### TASK STATEMENT
Output the records as a two-column CSV with the headers record and answer, starting with the line that contains "Is (129,263) closer" and going on through the end of the records. Give one row per record, with each field in double quotes and any line breaks replaced by spaces.

### TASK MATERIAL
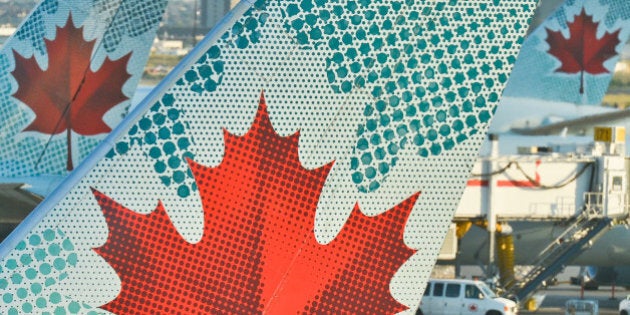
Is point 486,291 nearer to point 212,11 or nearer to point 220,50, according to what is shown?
point 220,50

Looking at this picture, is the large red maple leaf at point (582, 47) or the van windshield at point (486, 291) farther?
the large red maple leaf at point (582, 47)

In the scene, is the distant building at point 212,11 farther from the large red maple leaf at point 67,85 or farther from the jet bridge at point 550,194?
the large red maple leaf at point 67,85

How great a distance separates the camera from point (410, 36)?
23.2 feet

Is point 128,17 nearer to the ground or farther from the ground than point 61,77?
farther from the ground

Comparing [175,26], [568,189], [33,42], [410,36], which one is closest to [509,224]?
[568,189]

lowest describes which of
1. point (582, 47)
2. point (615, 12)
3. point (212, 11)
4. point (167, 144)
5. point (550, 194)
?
point (212, 11)

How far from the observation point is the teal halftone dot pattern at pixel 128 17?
17.4m

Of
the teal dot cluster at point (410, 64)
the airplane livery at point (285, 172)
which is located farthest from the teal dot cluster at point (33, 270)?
the teal dot cluster at point (410, 64)

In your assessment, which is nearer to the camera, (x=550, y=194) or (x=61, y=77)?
(x=61, y=77)

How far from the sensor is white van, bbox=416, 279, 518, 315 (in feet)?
83.7

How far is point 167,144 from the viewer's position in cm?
692

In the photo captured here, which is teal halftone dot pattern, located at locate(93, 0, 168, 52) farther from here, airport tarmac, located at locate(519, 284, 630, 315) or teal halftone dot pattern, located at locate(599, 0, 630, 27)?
teal halftone dot pattern, located at locate(599, 0, 630, 27)

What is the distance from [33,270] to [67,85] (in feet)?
37.6

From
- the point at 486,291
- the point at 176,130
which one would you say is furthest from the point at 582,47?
the point at 176,130
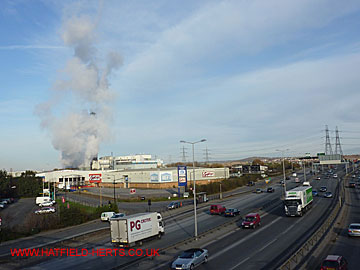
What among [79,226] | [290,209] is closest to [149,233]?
[79,226]

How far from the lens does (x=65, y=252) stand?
30453 millimetres

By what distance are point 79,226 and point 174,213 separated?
17.3m

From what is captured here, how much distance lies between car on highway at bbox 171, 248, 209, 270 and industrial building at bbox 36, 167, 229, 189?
238 feet

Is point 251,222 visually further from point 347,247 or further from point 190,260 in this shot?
point 190,260

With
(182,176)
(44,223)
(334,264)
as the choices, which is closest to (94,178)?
(182,176)

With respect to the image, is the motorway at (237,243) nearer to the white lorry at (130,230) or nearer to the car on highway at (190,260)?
the car on highway at (190,260)

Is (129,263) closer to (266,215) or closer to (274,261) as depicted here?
(274,261)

### ANSWER FOR THIS EXERCISE
record,answer
"Is (129,263) closer to (266,215) or closer to (274,261) as depicted here?","(274,261)"